I would like to fetch only the commits of branchA not present in its base branchB.
For example, consider this history:
B1 - B2 - B3 - B4 - B5
\
A1 - A2 - A3
I would like to fetch only A1, A2 and A3.
It's important to note that I don't know up front which commit is A1, and how many commits I need to fetch.
My input is just the heads of the two branches,
in this example branchA=A3 and branchB=B5.
Based on such input I need to identify A1 and fetch everything between A1 and branchA, and ideally nothing more.
Alternatively, fetching a minimal set of commits that include A1, A2 and A3, and enough information to identify A1, can be interesting too.

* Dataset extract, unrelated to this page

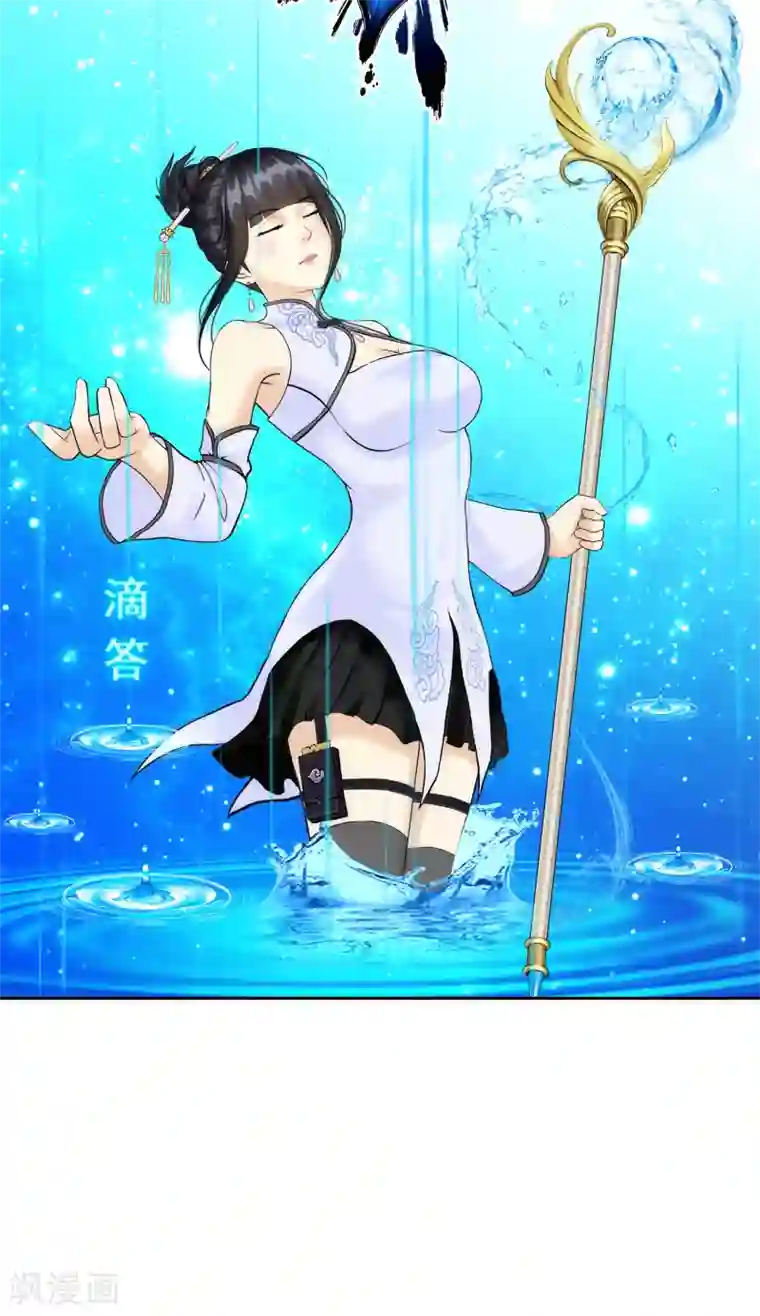 漫画大赏排行榜第3话 极道榜武器篇3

Why? In a use case where I only need those commits ("what changed in branchA relative to branchB), fetching more than the necessary commits slows down my process. Take for example a large repository with thousands of commits, and feature branches with only a few commits. Fetching the entire history of branchA and branchB fetches a lot of commits I don't need, and takes a lot of time and network bandwidth.
I came up with an ugly hack that avoids fetching the full history, by starting from shallow clones, and incrementally fetching more and more until a common commit is found:
git clone --depth 1 "$repo" --branch "$branchA" shallow
cd shallow
for ((depth = 8; depth <= 1024; depth *= 2)); do
echo "trying depth $depth ..."
git fetch --depth $depth
git fetch --depth $depth origin "$branchB:$branchB"
lastrev=$(git rev-list --reverse "$branchB" | head -n1)
if git merge-base --is-ancestor "$lastrev" HEAD; then
echo "found with depth=$depth"
break
fi
done
This works for my use case: it fetches a large enough subset of commits to identify A1 and include commits until the head of branchA, and it's faster than fetching the complete history of the two branches.
Is there a better way than this? I'm looking for a pure Git solution, but if the GitHub API has something to make this faster and easier, that can be interesting too.